▶ _Exercise aim_:
Take the data below and repeat it exactly.

= = = = = = =

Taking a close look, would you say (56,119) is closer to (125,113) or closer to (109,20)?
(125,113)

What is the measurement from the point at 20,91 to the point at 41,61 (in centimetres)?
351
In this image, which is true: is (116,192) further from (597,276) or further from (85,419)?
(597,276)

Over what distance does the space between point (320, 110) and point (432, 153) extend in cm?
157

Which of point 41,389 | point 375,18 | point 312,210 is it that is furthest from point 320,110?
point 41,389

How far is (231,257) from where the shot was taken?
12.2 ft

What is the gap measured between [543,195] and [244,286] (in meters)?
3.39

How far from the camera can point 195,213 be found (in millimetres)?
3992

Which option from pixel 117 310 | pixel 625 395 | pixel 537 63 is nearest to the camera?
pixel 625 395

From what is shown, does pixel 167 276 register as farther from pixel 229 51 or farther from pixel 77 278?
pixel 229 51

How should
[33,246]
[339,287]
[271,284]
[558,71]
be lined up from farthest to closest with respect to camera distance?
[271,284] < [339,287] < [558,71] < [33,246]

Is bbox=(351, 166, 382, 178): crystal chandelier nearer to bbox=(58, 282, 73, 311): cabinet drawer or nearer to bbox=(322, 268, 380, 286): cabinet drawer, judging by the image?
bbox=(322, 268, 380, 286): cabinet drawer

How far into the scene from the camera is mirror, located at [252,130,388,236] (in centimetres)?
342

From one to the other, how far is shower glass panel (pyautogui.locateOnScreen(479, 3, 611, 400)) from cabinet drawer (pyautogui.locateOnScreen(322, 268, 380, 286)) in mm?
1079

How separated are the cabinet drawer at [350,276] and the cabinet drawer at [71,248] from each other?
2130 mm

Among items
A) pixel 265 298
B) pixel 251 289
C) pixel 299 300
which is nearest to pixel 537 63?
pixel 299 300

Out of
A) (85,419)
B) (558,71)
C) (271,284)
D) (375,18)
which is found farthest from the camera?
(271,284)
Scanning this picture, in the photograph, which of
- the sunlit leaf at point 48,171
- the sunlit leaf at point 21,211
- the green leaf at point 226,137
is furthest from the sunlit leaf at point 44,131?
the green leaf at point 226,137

= = = = = = =

▶ _Written solution_:
Taking a close look, would you say (56,119) is closer to (125,113) or closer to (109,20)?
(125,113)

What is the measurement from the point at 20,91 to the point at 41,61 (in centimetres)?
351
In this image, which is true: is (116,192) further from (597,276) or further from (85,419)?
(597,276)

Over what distance does the space between point (320, 110) and point (432, 153) extend in cm?
157

Which of point 41,389 | point 375,18 | point 312,210 is it that is furthest from point 320,110?
point 41,389

How far is (231,257) from where the shot was taken?
12.2 ft

What is the gap measured between [543,195] and [244,286] (in meters)?
3.39

How far from the camera can point 195,213 be found (in millimetres)?
3992

Which option from pixel 117 310 | pixel 625 395 | pixel 537 63 is nearest to the camera?
pixel 625 395

From what is shown, does pixel 167 276 register as farther from pixel 229 51 or farther from pixel 77 278?
pixel 229 51

How should
[33,246]
[339,287]
[271,284]
[558,71]
be lined up from farthest to closest with respect to camera distance?
[271,284] < [339,287] < [558,71] < [33,246]

Is bbox=(351, 166, 382, 178): crystal chandelier nearer to bbox=(58, 282, 73, 311): cabinet drawer or nearer to bbox=(322, 268, 380, 286): cabinet drawer, judging by the image?
bbox=(322, 268, 380, 286): cabinet drawer

How far into the scene from the camera is mirror, located at [252,130,388,236] (in centimetres)?
342

From one to the other, how far is shower glass panel (pyautogui.locateOnScreen(479, 3, 611, 400)) from cabinet drawer (pyautogui.locateOnScreen(322, 268, 380, 286)) in mm?
1079

How separated are the cabinet drawer at [350,276] and the cabinet drawer at [71,248] from each other?
2130 mm

Among items
A) pixel 265 298
B) pixel 251 289
C) pixel 299 300
which is nearest to pixel 537 63?
pixel 299 300

Out of
A) (85,419)
B) (558,71)
C) (271,284)
D) (375,18)
which is found farthest from the camera?
(271,284)
Scanning this picture, in the photograph, which of
- the sunlit leaf at point 48,171
- the sunlit leaf at point 21,211
- the green leaf at point 226,137
is furthest from the sunlit leaf at point 44,131?
the green leaf at point 226,137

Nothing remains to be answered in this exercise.